I still held the Presger gun. Captain Hetnys’s leg was more than a meter from the shuttle hull, and besides we had the ability to patch it, if I sent a bullet through it. I braced myself against a nearby seat and shot her in the knee. She screamed, and the Atagaris beside her strained at its bonds, but could
not break them. “Captain Hetnys, you are relieved of command,” I said, once Medic had applied a corrective, and the globs of blood that had floated free had been mopped up. “I have every right to shoot you in the head, for what’s happened today. I will not promise not to do so. You and all your officers are under arrest.


Sword of Atagaris
, you will immediately send every human aboard to Athoek Station. Unarmed. You will then take your engines off-line and put every single ancillary you have into suspension until further notice. Captain Hetnys, and all your lieutenants, will be put into suspension on Athoek Station. If you threaten the station, or any ship or citizen, your officers will die.”

“You can’t—” began Captain Hetnys.

“Be silent, Citizen,” I said. “I am now speaking to
Sword of Atagaris
.” Captain Hetnys didn’t answer that. “You,
Sword of Atagaris
, will tell me who your captain did business with, on the other side of the Ghost Gate.”

“I will not,” replied
Sword of Atagaris
.

“Then I will kill Captain Hetnys.” Medic, still occupied with the corrective she’d applied to Captain Hetnys’s leg, looked up at me briefly, dismayed, but said nothing.

“You,” said
Sword of Atagaris
. Its voice was ancillary-flat, but I could guess at the emotion behind it. “I wish I could show you what it’s like. I wish you could know what it’s like, to be in my position. But you never will, and that’s how I know there isn’t really any such thing as justice.”

There were things I could say. Answers I could make. Instead, I said, “Who did your captain do business with, on the other side of the Ghost Gate?”

“She didn’t identify herself,”
Sword of Atagaris
replied, voice still flat and calm. “She looked Ychana, but she couldn’t
have been, no Ychana speaks Radchaai with such an accent. To judge by her speech, she might have come from the Radch itself.”
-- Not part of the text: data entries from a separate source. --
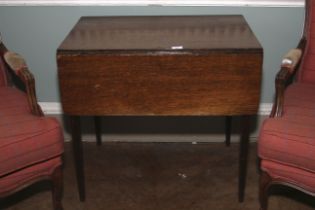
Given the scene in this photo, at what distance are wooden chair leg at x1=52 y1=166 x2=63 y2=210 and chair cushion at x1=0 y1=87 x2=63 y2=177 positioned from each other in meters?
0.09

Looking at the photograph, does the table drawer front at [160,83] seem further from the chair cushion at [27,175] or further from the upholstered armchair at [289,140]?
the chair cushion at [27,175]

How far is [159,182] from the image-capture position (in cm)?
204

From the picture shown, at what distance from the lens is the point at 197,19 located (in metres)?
1.96

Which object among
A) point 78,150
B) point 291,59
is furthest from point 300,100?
point 78,150

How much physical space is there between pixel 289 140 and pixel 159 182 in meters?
0.74

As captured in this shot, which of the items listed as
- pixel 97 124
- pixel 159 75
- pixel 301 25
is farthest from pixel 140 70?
pixel 301 25

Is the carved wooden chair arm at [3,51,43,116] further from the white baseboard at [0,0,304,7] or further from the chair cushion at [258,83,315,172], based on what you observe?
the chair cushion at [258,83,315,172]

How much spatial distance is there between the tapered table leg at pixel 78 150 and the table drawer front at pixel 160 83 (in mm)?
98

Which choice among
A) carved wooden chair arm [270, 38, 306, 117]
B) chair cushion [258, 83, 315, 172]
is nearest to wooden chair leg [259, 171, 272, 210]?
chair cushion [258, 83, 315, 172]

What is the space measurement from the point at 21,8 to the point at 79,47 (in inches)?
26.6

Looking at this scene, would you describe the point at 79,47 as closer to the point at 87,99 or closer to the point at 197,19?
the point at 87,99

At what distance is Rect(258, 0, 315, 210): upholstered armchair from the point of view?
1500 millimetres

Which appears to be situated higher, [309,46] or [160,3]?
[160,3]

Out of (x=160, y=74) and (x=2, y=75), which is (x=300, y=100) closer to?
(x=160, y=74)
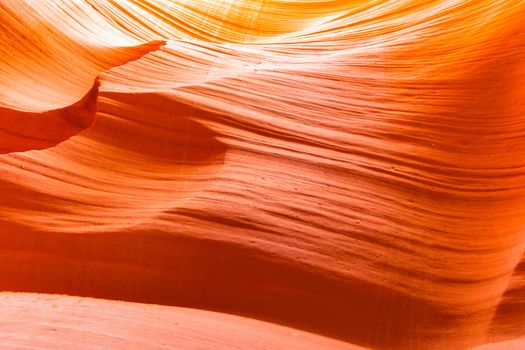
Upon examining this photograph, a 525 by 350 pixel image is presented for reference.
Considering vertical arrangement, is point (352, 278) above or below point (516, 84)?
below

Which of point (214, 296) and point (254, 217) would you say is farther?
point (254, 217)

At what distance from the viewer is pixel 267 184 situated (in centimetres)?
300

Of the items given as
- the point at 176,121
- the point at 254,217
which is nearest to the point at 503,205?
the point at 254,217

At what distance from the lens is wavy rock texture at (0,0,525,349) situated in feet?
8.17

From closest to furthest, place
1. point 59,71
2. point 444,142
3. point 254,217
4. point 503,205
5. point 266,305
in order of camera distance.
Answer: point 266,305 → point 254,217 → point 503,205 → point 444,142 → point 59,71

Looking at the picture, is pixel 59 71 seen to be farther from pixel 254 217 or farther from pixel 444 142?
pixel 444 142

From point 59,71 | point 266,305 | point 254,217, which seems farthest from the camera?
point 59,71

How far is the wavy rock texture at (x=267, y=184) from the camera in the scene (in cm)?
249

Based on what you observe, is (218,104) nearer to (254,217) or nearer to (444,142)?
(254,217)

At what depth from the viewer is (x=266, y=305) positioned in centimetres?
254

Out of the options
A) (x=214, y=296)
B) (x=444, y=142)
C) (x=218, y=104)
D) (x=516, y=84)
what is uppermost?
(x=516, y=84)

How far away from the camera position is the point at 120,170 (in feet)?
10.5

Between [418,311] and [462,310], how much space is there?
0.19 metres

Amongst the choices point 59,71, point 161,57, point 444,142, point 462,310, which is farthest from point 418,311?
point 59,71
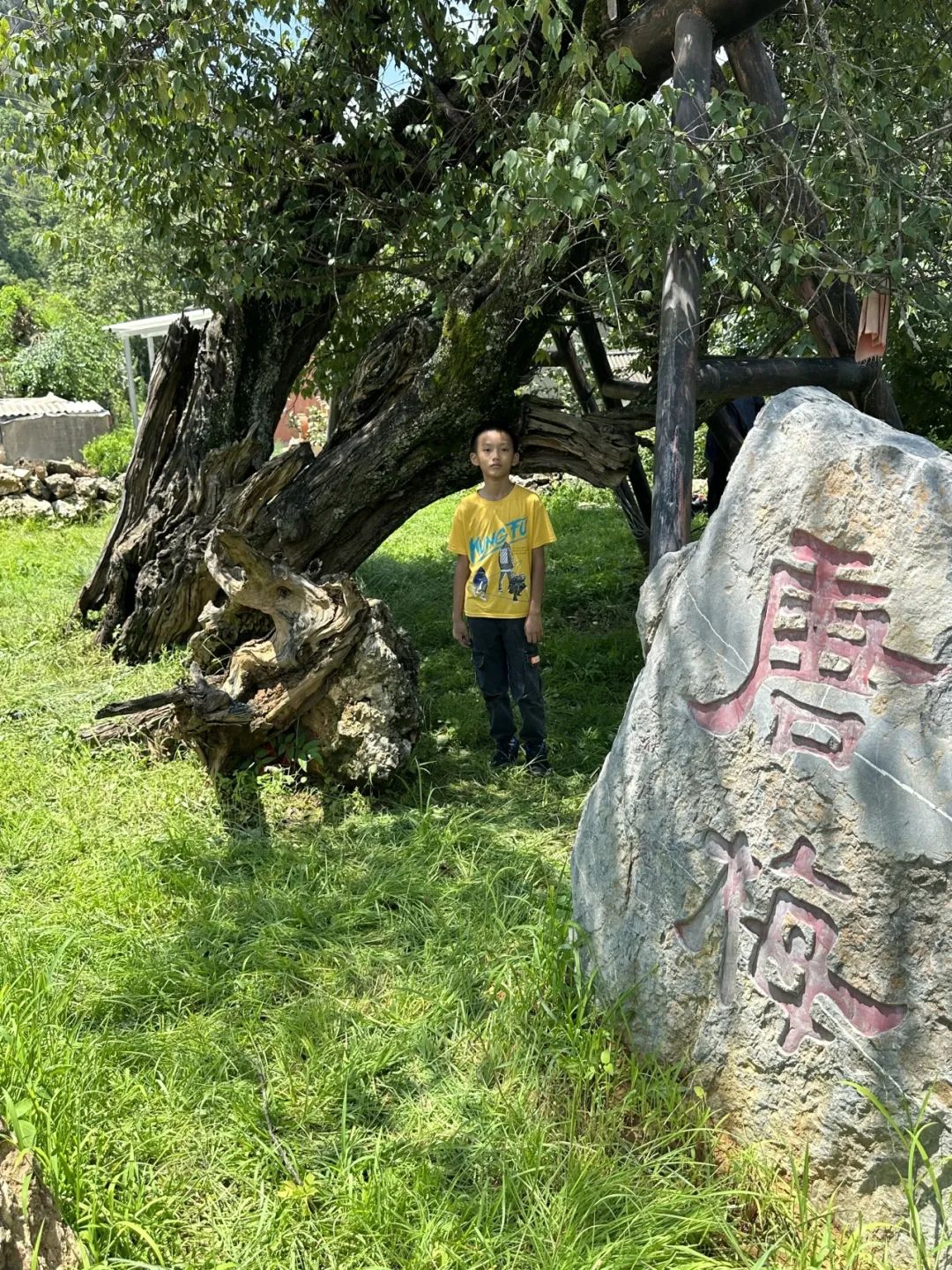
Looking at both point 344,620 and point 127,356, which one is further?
point 127,356

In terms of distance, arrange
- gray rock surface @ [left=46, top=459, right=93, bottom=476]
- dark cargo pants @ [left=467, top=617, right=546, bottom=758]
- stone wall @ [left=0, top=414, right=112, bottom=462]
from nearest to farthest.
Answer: dark cargo pants @ [left=467, top=617, right=546, bottom=758] → gray rock surface @ [left=46, top=459, right=93, bottom=476] → stone wall @ [left=0, top=414, right=112, bottom=462]

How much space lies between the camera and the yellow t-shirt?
4164 millimetres

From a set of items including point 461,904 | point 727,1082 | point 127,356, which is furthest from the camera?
point 127,356

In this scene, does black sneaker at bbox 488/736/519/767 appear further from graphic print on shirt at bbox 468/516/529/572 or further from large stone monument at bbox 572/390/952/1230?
large stone monument at bbox 572/390/952/1230

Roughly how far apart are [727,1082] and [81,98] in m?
4.04

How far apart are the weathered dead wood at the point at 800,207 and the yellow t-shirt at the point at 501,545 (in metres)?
1.42

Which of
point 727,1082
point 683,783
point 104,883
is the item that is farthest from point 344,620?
point 727,1082

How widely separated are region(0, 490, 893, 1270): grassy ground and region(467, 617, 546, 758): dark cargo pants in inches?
8.2

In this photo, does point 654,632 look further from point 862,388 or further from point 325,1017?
point 862,388

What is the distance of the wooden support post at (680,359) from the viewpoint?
374 cm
“With perhaps a hint of Notai.” Thinking of that tea set, in fragments in its box, in the Undergarden. That supply locker.

“Perhaps. Captain Hetnys thought she was working for the Lord of the Radch.”

“I will keep your captain close to me, Ship,” I said. “If you don’t do as I say, or if at any time I think you have deceived me, she dies. Don’t doubt me on this.”

“How could I?” replied
Sword of Atagaris
, bitterness audible even in its flat tone.

I didn’t answer, only turned to pull myself forward, to get out of the way while Seivarden’s Amaats brought a suspension pod for Captain Hetnys. I caught sight of Basnaaid, who had been only a few seats away, who had perhaps heard the entire exchange between me and
Sword of Atagaris
. “Fleet Captain,” she said, as I pulled myself even with her. “I wanted to say.”

I grabbed a handhold, halted myself. “Horticulturist.”

“I’m glad my sister had a friend like you, and I wish… I feel as though, if you had been there, when it happened, whatever it was, that maybe it would have made a difference, and she’d still be alive.”

Of all the things to say. Of all the things to say
now
, when I had just threatened to shoot Captain Hetnys only because I knew how her ship felt about her. Of all the times for me to hear such a thing, coming from Lieutenant Awn’s sister’s mouth.